Gyuto
Chef’s knife with a 21 cm blade. This particular version features an octagonal handle made from stabilized maple. The handle is lightweight, which places the balance point of this model slightly farther forward than the other knives in this series.
Weight: 192 grams
Thickness at blade heel: 4.5 mm
Thickness at spine midpoint: 2.5 mm
Blade height at heel: 54 mm
Edge length: 218 mm
Steel: Shirogami #2
Ajikataya is a knife series produced through a collaboration between son Mutsumi and father Tsukasa. The knives are made from Shirogami #2 carbon steel, and the blade finish is stunningly beautiful. The Hinoura family is one of Japan’s foremost blacksmithing families. All knives are hot-forged by hand, and no blade leaves the Hinoura workshop until it is razor sharp and forged to perfection.
In the Ajikataya series, Shirogami #2 carbon steel is used and hardened to 63 HRC. This is a very hard carbon steel that takes an extremely sharp, razor-like edge. Hinoura knives are immensely popular, and delivery times are therefore very long. The blade finish is known as nashiji-kurouchi, a rough, black-oxidized surface that gives a very rustic and authentic feel.

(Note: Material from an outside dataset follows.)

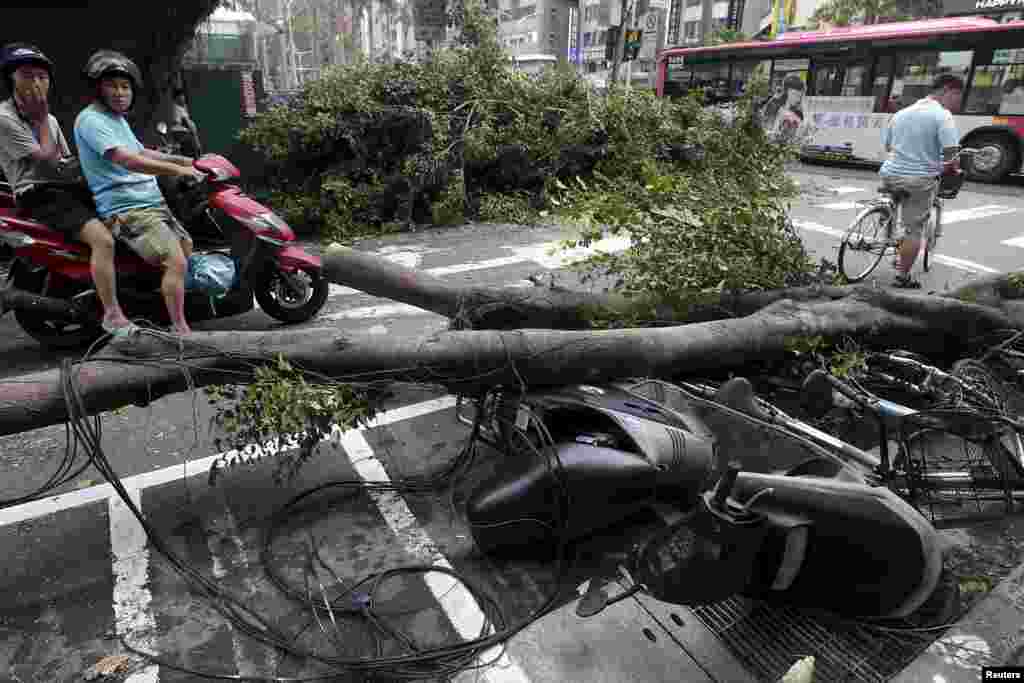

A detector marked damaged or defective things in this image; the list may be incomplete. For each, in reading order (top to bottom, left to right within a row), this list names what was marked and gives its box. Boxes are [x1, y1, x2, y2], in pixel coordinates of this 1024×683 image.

As a finishing touch, the thin and refined edge is given a beautiful kasumi finish. Kasumi is a misty, silky-smooth finish that enhances the contrast between the polished core steel and the softer outer layer. Very few knives are delivered with such an elegant blade finish.
Note: Carbon steel is not stainless! Always wipe the knife dry after use to prevent rust. Over time, the carbon steel will develop a patina in various tones. This is completely normal, but it can be polished away with polishing compound if desired.